■ Prompt 1 ■
Copy the Chapter 5 page word for word, from "We are going" up to and including "2010 to 2014.".
■ Prompt 2 ■
List every R package that the Chapter 5 page loads with a library() call.
■ Prompt 3 ■
On the Chapter 5 page, what is the natural null hypothesis for the change in TV hours?

-------- Exercise passage

Chapter 5

Overview

Goals

In this section we’re going to look at power, effect sizes, and confidence intervals.

Set up

Load packages and set theme here.

library(gssr)
library(gssrdoc)
library(tidyverse)
library(broom)
library(tinyplot)

tinytheme("ipsum",
          family = "Roboto Condensed",
          palette.qualitative = "Tableau 10",
          palette.sequential = "agSunset")

We’re going to use the 2010 GSS panel data. This is how I got the data the first time using Kieran Healy’s {gssr} package. Then I saved it locally. I set #| eval: false in the code chunk below now so that it doesn’t run every time.

data("gss_panel10_long")
saveRDS(gss_panel10_long, 
        file = here::here("data", "gss_panel10_long.rds"))

Load the locally saved GSS data.

gss_panel10_long <- read_rds(here::here("data", "gss_panel10_long.rds"))

Power

Motivating example: TV hours

We are going to look at studying how US adults might have changed the number of TV hours they watch. This first chunk is just getting some GSS data and calculating each respondent’s difference in reported hours from 2010 to 2014.

d <- gss_panel10_long |> 
  select(firstid, wave, y = tvhours) |> 
  filter(wave %in% c(1, 3)) |> 
  drop_na() |>
  mutate(y = as.numeric(y)) |> 
  mutate(num_obs = n(), .by = firstid) |> 
  filter(num_obs == 2) |> 
  select(-num_obs) |> 
  pivot_wider(id_cols = firstid,
              names_prefix = "y",
              names_from = wave,
              values_from = y) |> 
  mutate(ydiff = y3 - y1)

plt(~ ydiff,
    data = d,
    main = "Difference in hours of TV watching, 2010-2014",
    sub = "2010 General Social Survey Panel Data",
    type = type_hist(breaks = seq(-23.5, 23.5, 1)))

Since we’re talking about a change, there’s a natural null hypothesis here, which is “no change.” In other words, that $E(Y_{i3} - Y_{i1}) = 0$.

----------------
-------- Data provided

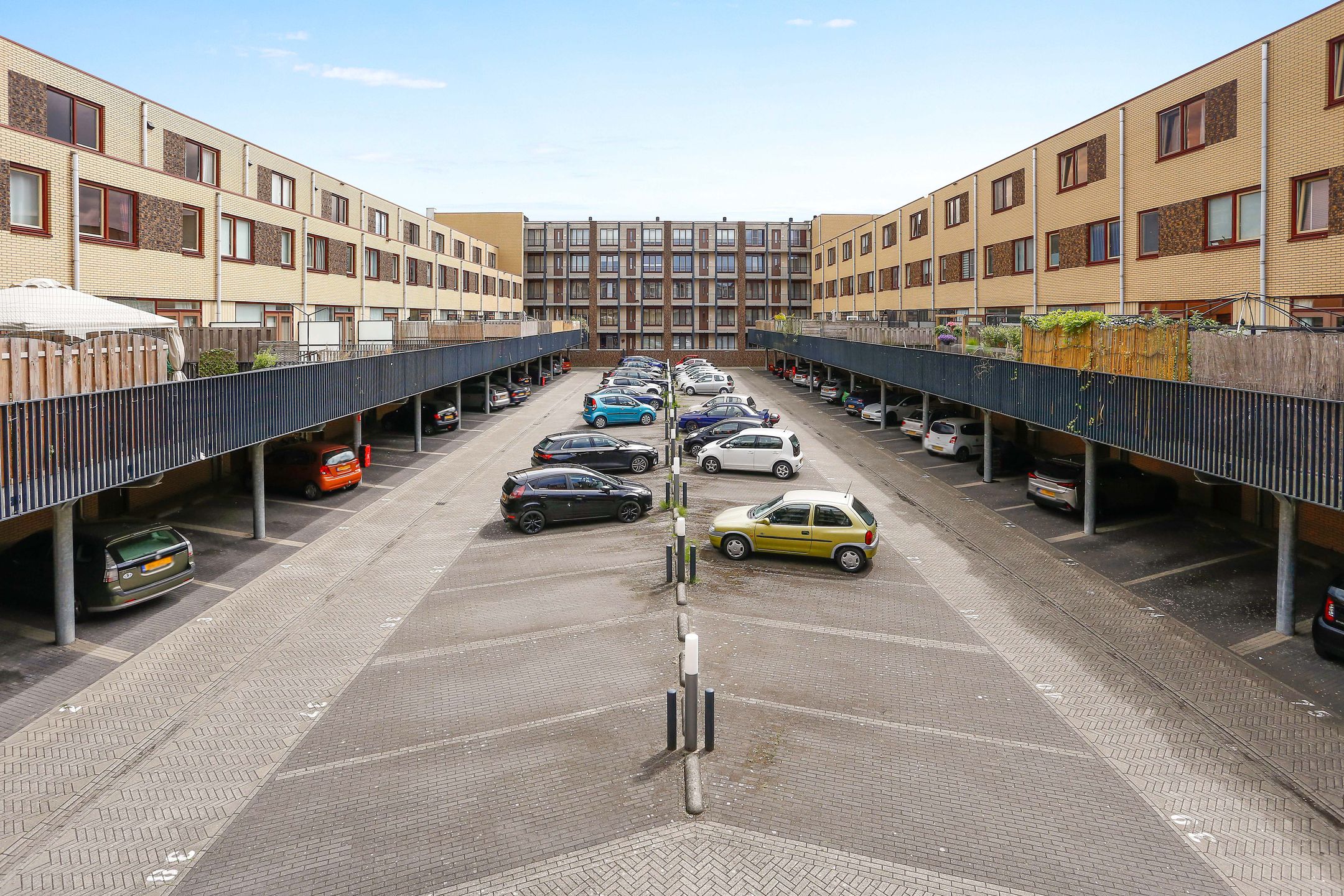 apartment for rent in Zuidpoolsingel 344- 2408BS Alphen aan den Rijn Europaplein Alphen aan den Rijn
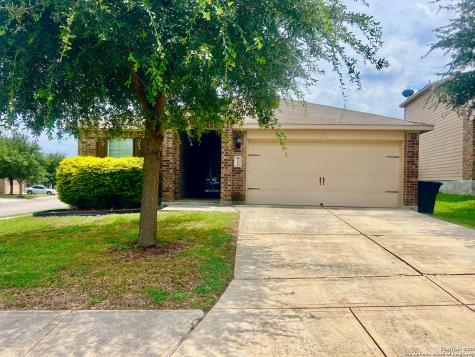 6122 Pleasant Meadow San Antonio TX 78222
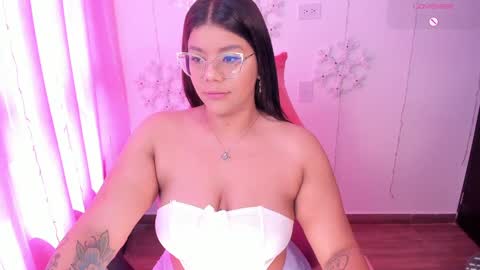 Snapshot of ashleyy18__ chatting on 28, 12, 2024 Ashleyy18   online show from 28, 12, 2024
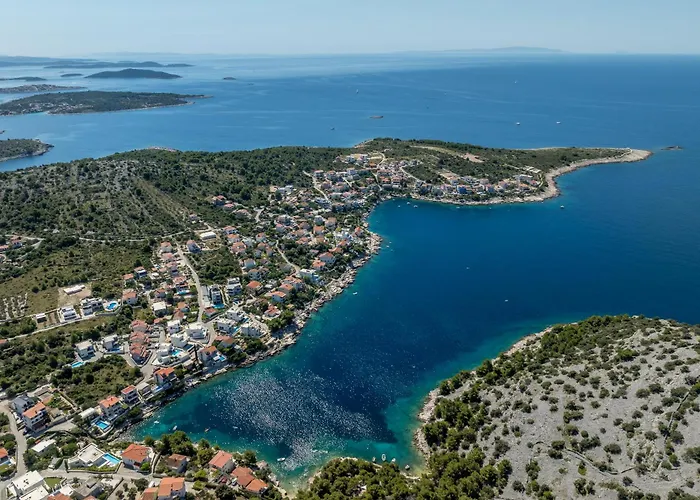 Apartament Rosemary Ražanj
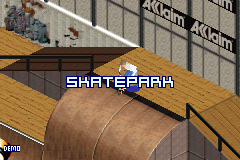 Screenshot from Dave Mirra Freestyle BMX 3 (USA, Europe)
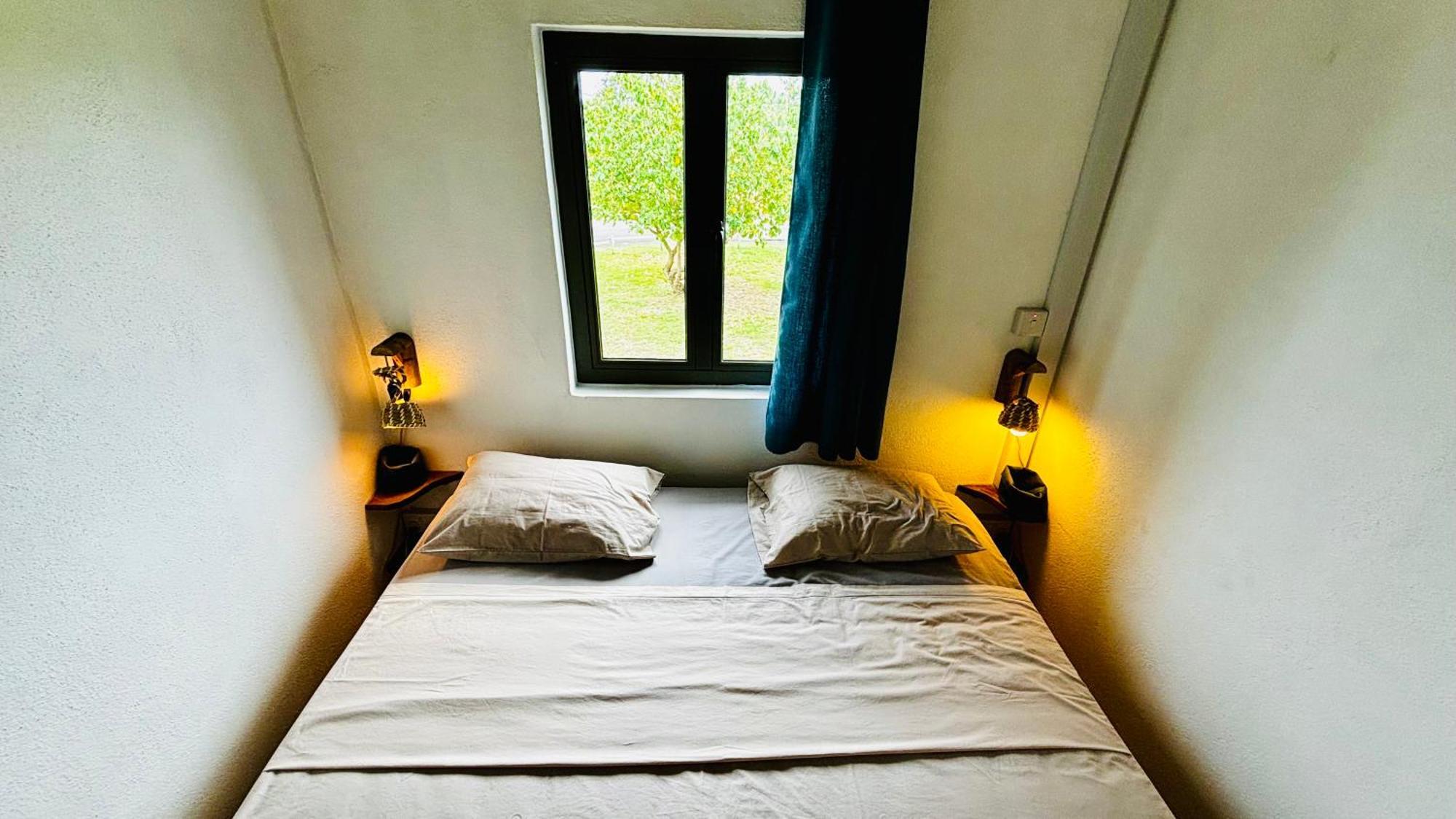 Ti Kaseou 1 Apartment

----------------

■ Answer area 1 ■
We are going to look at studying how US adults might have changed the number of TV hours they watch. This first chunk is just getting some GSS data and calculating each respondent’s difference in reported hours from 2010 to 2014.

■ Answer area 2 ■
gssr, gssrdoc, tidyverse, broom, tinyplot

■ Answer area 3 ■
"No change," meaning the expected difference between a respondent's 2014 and 2010 hours is zero.